§ **Trecho do texto**
#####

PC: A ideia é bastante simples. É o desenvolvimento orientado para o trânsito. E a forma urbana é a de pequenos blocos e pequenas ruas que são tranquilas e voltadas para pedestres e ciclistas. É um enorme desafio para o status quo, isto que vamos fazer, e mesmo assim o governo em todos os níveis está interessado. Eles dizem: "Isso faz sentido. Os gráficos sobem. Nós entendemos as razões..." Dei palestras em todos os níveis em toda a China. Todos entendem o quão profundamente falho é o que eles estão atualmente construindo. A fim de dar o próximo passo, eles fazem projetos-piloto. Eles dizem: "OK, vamos construir algumas dessas comunidades, de uso misto caminhávis e ver como elas funcionam. Então, podemos mudar de política. "Eles basicamente testam as ideias de unidade, e escolhem o que funciona. Temos seis projetos em construção na China. Todos eles são baseados em pequenos blocos, com ruas sem automóveis, dedicadas ao trânsito de pedestres e bicicletas.

MCP: Estes projetos localizam-se em cidades existentes ou em novas?

PC: Cidades existentes. Eles são muito científicos sobre o assunto. Nós produzimos um manual de projeto pois é importante comunicar não apenas a ideia, mas também fornecer uma metodologia passo-a-passo para desenvolvê-la. Os engenheiros na China são metódicos. Eles seguem seus livros de regras. Se conseguirmos um manual de projetos, podemos mudar radicalmente a forma como as cidades chinesas são construídas. Estamos começando a fazer o argumento de que foi feita em torno de Pruitt-Igoe e todos os erros com as habitações coletivas - que esses super blocos são também socialmente malignos. Eles criaram espaços intermediários ambíguos, que matam as cidades, pois não há um senso de identidade, segurança, lugar ou comunidade.

MCP: Eles respondem a esses argumentos?

#####

§ **Dados fornecidos**
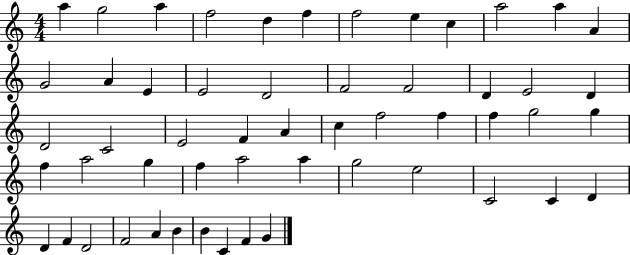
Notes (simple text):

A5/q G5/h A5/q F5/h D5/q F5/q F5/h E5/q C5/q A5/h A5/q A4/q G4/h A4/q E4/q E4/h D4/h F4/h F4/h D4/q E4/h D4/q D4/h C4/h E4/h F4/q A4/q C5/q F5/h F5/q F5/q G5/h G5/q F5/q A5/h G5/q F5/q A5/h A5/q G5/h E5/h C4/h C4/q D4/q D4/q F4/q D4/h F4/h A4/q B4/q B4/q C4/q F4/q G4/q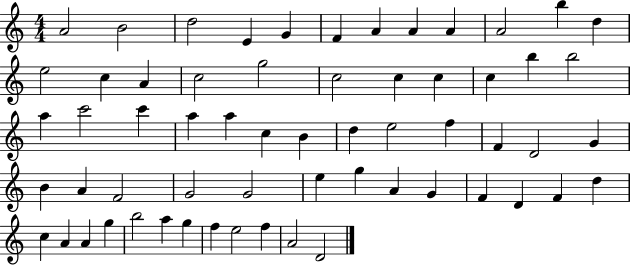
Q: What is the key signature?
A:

#####

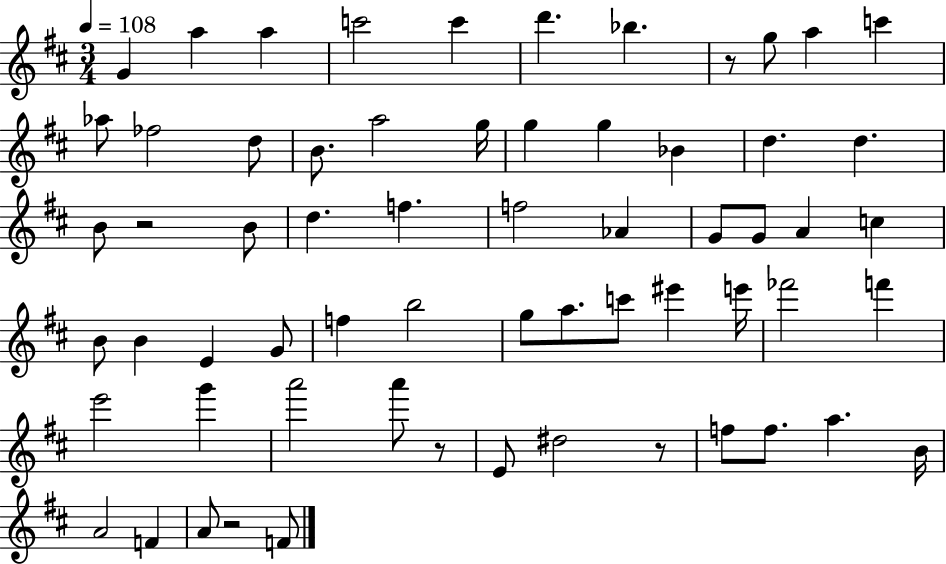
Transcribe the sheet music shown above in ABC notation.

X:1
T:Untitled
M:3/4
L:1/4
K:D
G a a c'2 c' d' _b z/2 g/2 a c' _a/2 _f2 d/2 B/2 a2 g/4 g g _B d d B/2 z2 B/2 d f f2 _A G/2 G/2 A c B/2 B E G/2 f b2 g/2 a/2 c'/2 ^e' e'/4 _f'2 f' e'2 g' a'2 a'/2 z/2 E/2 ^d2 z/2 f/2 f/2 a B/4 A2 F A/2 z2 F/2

#####

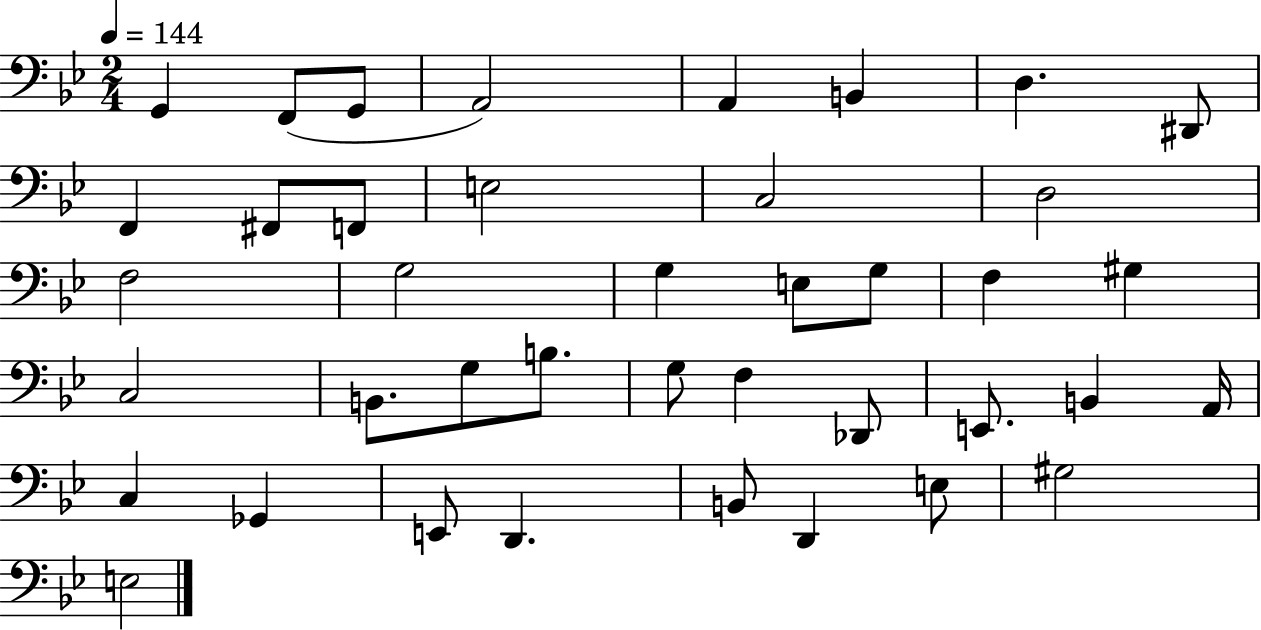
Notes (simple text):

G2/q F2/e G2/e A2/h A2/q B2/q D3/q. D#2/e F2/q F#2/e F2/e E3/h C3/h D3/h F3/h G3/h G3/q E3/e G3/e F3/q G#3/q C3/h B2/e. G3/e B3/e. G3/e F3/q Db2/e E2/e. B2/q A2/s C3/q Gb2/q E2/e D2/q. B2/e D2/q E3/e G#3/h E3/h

#####

§ **Conjunto de tarefas**
(1) Indique se cada afirmação concorda com o trecho sobre urbanismo na China e responda sim ou não, citando as palavras do trecho que decidem a questão. (a) Os projetos em construção na China ficam em cidades novas. (b) Os projetos têm ruas sem automóveis, dedicadas a pedestres e bicicletas. (c) Os engenheiros na China costumam ignorar os livros de regras.
(2) Escreva a continuação do trecho sobre urbanismo na China, começando logo após a última pergunta.

§ **Resultados do exercício**
(1)
(a) Não: "Cidades existentes."
(b) Sim: "Todos eles são baseados em pequenos blocos, com ruas sem automóveis, dedicadas ao trânsito de pedestres e bicicletas."
(c) Não: "Eles seguem seus livros de regras."

(2)
PC: Sim, repondem. Eu mostro slides destes empreendimentos, e alguns deles têm cinco mil unidades de habitação em um superbloco. E eu faço a constatação, pois é verdade, de que as pessoas não se conhecem muito bem nesses ambientes. Então eu mostro alguns blocos urbanos mais antigos, onde há talvez trezentas ou quinhentas unidades por bloco, e ali as pessoas se conhecem. Portanto, há uma base social para isso, mas é menos quantificável. Você pode quantificar os impactos da qualidade do ar, congestionamentos e carbono. E isso é provavelmente o suficiente ali, para te dizer a verdade. Novamente, é um paradigma diferente. Está sendo testado em projetos-piloto, enquanto estamos tentando desenvolver materiais e políticas. Fomos ajudados pela Energy Foundation, que é um grande grupo, com sede em Bay Area.

Muitas das grandes fundações decidiram que ao invés de cada uma delas produzir seus próprios projetos de mudanças climáticas, o mais inteligente seria juntar o dinheiro e criar um programa de colaboração. A Energy Foundation é uma organização bem financiada que busca globalmente as melhores práticas para estagnar as alterações climáticas. A maioria de seus projetos envolvem tecnologia. É um coletor solar aqui, um parque eólico lá. Nós os convencemos de que o uso da terra desempenha um grande papel. É a fundação. Ela determina o que as necessidades humanas serão. O nível de demanda de energia é estabelecido pela qualidade de seu ambiente construído. A fundação entendeu o argumento, e estão nos apoiando nesse esforço.

MCP: No seu website você disse que queria aposentar o termo "desenvolvimento orientado para o trânsito". (“transit oriented development”). Termo que você cunhou. Por que quer aposentá-lo?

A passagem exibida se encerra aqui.